The coating with the nanocontainers reveals enhanced long-term corrosion protection of AA2024 in comparison with the undoped films. This effect is obtained due to regulated release of the corrosion inhibitor triggered by the presence of corrosive anions such as chlorides. The approach described herein can be used in many applications where active corrosion protection of materials is required.

Biography

Dr. Mikhail Zheludkevich is currently CICECO researcher at University of Aveiro, Aveiro, Portugal. He is leader of Surface Engineering and Corrosion Protection group. In 1998 he graduated from Belarusian State University. In 2002 he took his PhD degree in physical chemistry at the same University. He also is part-time assistant professor in the University of Aveiro teaching corrosion science.

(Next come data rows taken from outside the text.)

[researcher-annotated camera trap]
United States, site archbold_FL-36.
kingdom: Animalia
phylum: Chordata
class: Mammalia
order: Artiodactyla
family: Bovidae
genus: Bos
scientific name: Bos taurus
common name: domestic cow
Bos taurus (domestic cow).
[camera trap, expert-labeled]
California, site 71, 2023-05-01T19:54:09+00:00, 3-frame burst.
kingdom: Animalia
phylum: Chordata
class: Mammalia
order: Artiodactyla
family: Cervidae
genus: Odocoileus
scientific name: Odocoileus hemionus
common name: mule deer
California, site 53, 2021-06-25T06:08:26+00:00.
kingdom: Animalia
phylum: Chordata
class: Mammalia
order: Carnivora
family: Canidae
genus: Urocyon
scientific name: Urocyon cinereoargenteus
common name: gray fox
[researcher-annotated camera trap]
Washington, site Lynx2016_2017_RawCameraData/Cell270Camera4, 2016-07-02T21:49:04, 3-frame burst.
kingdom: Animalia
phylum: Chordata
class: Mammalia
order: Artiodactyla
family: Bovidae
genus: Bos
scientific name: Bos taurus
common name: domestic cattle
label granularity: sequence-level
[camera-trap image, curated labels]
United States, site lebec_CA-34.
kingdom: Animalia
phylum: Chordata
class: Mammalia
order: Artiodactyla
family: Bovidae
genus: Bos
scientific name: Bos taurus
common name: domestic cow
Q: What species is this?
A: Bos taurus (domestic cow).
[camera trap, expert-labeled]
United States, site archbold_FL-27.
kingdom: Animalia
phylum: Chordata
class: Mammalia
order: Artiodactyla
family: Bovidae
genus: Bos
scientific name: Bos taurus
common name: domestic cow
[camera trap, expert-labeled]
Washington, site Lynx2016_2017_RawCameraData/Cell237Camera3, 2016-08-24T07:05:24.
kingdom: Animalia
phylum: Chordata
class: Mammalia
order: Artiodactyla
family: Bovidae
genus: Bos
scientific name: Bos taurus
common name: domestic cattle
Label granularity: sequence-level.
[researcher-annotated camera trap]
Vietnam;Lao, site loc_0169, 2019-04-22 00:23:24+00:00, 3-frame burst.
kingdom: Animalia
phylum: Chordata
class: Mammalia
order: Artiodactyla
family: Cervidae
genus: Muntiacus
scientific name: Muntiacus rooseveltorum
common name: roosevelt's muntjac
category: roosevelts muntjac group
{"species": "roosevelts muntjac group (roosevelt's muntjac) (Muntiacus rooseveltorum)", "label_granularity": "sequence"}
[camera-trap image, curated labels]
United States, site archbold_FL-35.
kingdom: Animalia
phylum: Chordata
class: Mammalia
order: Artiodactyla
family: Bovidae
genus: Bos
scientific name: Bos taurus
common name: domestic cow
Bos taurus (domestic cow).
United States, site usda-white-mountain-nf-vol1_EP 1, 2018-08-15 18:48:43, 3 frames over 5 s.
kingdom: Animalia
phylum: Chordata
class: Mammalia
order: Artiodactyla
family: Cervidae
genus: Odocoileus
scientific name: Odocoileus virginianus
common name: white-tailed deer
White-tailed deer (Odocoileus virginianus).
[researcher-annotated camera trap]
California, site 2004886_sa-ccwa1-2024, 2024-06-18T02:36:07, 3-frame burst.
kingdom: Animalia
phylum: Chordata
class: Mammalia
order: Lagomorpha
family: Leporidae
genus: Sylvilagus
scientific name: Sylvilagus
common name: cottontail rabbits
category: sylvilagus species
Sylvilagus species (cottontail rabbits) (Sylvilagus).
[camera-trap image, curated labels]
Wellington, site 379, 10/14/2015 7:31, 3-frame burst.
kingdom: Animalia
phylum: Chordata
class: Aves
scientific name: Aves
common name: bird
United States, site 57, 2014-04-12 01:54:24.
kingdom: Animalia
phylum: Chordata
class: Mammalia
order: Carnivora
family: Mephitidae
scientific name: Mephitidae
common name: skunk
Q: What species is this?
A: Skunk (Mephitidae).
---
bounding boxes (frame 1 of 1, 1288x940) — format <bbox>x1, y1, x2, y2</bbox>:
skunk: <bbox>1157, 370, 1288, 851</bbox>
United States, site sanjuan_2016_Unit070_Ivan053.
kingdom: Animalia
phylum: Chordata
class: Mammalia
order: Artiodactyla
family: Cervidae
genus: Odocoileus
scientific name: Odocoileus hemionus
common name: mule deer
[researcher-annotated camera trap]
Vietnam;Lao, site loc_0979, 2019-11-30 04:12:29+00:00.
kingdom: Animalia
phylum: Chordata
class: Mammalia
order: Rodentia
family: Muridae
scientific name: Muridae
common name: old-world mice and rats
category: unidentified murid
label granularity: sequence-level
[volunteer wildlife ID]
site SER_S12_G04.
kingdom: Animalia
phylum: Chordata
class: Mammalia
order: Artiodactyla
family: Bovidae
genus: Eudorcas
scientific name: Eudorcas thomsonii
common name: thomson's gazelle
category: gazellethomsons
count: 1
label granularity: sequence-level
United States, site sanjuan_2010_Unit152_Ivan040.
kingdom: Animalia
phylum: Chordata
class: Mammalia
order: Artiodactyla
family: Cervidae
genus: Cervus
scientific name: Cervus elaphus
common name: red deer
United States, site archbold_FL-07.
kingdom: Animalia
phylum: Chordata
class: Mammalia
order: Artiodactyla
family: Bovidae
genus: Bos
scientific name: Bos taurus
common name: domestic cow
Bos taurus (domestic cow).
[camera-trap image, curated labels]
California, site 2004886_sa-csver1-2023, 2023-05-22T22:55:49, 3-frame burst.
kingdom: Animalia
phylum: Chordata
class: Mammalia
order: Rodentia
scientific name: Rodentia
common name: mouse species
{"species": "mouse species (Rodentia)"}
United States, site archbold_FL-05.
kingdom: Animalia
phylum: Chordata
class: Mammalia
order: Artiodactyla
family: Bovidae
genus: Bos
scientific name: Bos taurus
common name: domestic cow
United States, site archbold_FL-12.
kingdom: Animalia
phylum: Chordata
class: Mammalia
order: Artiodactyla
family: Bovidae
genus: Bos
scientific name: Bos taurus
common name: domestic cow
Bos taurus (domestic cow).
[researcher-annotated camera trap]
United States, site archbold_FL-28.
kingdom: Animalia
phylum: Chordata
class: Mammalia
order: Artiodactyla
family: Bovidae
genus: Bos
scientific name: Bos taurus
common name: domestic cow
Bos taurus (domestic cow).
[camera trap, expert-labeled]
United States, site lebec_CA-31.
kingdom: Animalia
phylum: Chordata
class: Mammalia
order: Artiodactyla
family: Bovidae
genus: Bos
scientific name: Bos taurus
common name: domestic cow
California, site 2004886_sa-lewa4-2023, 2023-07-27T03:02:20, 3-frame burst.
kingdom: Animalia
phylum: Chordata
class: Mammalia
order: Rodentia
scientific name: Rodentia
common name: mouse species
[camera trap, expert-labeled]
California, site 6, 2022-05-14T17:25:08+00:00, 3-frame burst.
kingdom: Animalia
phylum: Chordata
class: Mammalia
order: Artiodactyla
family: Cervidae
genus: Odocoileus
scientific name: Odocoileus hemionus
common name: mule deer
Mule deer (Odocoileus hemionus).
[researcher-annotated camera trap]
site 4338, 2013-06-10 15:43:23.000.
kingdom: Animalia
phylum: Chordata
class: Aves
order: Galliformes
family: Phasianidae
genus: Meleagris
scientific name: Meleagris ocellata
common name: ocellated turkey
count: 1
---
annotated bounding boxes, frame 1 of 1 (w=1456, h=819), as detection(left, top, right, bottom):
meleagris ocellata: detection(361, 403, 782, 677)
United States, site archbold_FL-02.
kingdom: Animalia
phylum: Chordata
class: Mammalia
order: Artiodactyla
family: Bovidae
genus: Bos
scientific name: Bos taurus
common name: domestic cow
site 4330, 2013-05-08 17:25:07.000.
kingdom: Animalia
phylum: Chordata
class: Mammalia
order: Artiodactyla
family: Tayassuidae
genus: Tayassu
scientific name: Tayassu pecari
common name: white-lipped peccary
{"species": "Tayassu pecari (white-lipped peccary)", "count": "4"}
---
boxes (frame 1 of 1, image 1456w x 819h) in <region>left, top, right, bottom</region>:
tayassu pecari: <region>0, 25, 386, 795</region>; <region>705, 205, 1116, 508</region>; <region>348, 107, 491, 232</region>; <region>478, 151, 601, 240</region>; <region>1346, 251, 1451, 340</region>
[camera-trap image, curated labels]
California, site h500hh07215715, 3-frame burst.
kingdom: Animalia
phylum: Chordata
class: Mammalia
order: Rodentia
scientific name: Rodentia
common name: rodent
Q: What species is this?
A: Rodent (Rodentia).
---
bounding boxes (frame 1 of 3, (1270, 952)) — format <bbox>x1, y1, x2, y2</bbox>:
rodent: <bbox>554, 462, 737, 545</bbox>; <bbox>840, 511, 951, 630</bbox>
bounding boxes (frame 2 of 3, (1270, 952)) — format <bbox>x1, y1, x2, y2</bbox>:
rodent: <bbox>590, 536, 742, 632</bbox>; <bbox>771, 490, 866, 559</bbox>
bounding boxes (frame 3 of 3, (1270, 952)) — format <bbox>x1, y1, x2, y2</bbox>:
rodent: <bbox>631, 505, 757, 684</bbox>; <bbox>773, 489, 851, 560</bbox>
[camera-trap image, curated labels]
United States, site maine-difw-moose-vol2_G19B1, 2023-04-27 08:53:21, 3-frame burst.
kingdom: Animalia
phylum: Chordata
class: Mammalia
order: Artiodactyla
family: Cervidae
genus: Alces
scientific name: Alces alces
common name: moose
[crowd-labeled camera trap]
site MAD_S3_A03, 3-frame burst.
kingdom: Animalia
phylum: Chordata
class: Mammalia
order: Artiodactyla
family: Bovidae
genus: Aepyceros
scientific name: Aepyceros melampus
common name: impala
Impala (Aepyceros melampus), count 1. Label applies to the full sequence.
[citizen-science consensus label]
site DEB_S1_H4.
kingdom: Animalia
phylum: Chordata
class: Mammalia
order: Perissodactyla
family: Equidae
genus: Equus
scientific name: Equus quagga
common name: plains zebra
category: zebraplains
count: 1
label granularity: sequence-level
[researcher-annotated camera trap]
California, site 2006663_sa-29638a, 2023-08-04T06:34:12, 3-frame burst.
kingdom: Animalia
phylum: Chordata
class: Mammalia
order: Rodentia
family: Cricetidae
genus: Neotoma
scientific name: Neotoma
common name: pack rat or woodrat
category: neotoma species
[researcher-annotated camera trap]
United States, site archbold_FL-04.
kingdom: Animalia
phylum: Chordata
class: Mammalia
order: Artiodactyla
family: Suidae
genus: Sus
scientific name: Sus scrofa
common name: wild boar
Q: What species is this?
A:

His current interests include development of novel self-healing protective coatings on the basis of ”smart” nanoreservoirs with active healing agents.

dr. ing. Thomas Zwieg

Larsen Strings A/S, Sonderborg, Denmark

Title lecture

Optimisation of tone quality or timbre of musical strings for bowed instruments

Author

Thomas Zwieg

Abstract

Musical strings are superficially considered simple constructions, usually built by a core of gut, synthetic fibres or a metal wire, often additionally wounded with metal wire. The pitch or fundamental frequency of a string is a function of the free vibrating length, called mensur, the tension of the string, typically defined by the instrument, the mass per unit length of the string and the string diameter. To tune a string to the desired pitch at an instrument with predefined mensur and tension requires therefore beside of a proper tensile strength of the core material a well adjusted construction. The properties of the selected materials are here of course essential. However also the most well adjusted physical construction does not guarantee a high tone quality, called timbre. A tone is formed by its fundamental frequency and the overtones of this frequency including harmonics and partials. Timbre includes the spectrum of all these frequencies and the envelope. Where spectrum means the frequencies structure of a tone, envelope describes the overall amplitude structure. Far from all overtones and amplitudes are harmonic for the listener. The art in musical string manufacturing is therefore to develop strings with an optimal timbre aligned to the actual instrument and even individual playing characteristics. And that’s no small thing. The key parameter is the right degree of internal friction of the string, called damping. One aim is to lower the amplitude of disturbing overtones or even completely to delete them. The other is to control the envelope, here especially sustain. To adjust the damping of a string, polymer chemistry in form of surface treatment, coatings and glues is applied. The right understanding of synthesis, application and behaviour of these polymeric materials and processes is therefore of essential importance.

Biography

Dr.-Ing. Thomas Zwieg graduated in Materials Science at TU Dresden (Germany) in 1994. Joining the Danish Technological Institute, DTI, in Aarhus (Denmark) in 1995 he worked as project engineer and manager, since 1999 focusing on ice nucleating and releasing surfaces and sol-gel coating synthesis. In 2006 he received his PhD in the field of biomimetic ice nucleating coatings. He built up and was head of the sol-gel workgroup at DTI before he joined Larsen Strings A/S as manager product development in 2007.